⟨

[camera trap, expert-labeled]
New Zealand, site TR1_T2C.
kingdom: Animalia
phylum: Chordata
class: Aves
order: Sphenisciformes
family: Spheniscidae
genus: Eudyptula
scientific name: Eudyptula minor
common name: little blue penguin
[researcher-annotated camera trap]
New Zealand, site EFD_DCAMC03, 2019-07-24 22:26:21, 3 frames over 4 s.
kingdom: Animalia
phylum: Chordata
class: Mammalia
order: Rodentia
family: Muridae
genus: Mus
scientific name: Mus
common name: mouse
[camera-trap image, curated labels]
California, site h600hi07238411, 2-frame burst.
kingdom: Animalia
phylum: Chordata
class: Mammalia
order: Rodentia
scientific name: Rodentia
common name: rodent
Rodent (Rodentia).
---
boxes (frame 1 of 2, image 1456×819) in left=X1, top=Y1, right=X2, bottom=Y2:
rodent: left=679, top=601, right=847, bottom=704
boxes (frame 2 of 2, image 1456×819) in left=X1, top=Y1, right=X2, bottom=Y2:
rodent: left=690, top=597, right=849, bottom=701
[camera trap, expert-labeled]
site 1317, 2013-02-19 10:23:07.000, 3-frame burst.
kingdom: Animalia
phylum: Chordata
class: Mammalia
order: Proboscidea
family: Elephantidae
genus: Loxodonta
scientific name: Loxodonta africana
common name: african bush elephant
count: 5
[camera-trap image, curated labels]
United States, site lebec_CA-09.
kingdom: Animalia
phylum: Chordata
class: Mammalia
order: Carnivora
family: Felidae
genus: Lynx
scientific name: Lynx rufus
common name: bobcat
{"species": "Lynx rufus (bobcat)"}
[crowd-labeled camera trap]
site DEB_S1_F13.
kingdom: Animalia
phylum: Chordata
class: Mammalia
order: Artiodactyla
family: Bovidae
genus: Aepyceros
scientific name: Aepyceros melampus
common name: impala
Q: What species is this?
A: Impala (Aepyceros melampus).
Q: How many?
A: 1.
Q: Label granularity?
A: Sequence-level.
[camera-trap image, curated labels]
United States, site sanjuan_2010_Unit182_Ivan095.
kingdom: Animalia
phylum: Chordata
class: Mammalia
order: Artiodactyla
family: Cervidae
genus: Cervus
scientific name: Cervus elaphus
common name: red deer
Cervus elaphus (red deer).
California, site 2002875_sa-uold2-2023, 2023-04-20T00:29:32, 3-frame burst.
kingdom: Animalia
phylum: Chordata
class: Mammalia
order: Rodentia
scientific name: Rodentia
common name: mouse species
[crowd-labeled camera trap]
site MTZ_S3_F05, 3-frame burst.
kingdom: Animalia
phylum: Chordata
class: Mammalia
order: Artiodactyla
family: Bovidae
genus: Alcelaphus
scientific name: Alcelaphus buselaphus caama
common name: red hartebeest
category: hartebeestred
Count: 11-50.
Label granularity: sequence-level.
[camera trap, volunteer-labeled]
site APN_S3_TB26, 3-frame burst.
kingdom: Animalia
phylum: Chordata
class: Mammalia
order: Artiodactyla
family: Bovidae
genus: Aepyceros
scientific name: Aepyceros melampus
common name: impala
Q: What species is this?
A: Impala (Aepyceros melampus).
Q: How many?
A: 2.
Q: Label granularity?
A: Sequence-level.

⟩

Please output the exact lines of the records above, beginning with the first and stopping after the line that holds "family: Muridae", and nothing else.

[camera trap, expert-labeled]
New Zealand, site TR1_T2C.
kingdom: Animalia
phylum: Chordata
class: Aves
order: Sphenisciformes
family: Spheniscidae
genus: Eudyptula
scientific name: Eudyptula minor
common name: little blue penguin
[researcher-annotated camera trap]
New Zealand, site EFD_DCAMC03, 2019-07-24 22:26:21, 3 frames over 4 s.
kingdom: Animalia
phylum: Chordata
class: Mammalia
order: Rodentia
family: Muridae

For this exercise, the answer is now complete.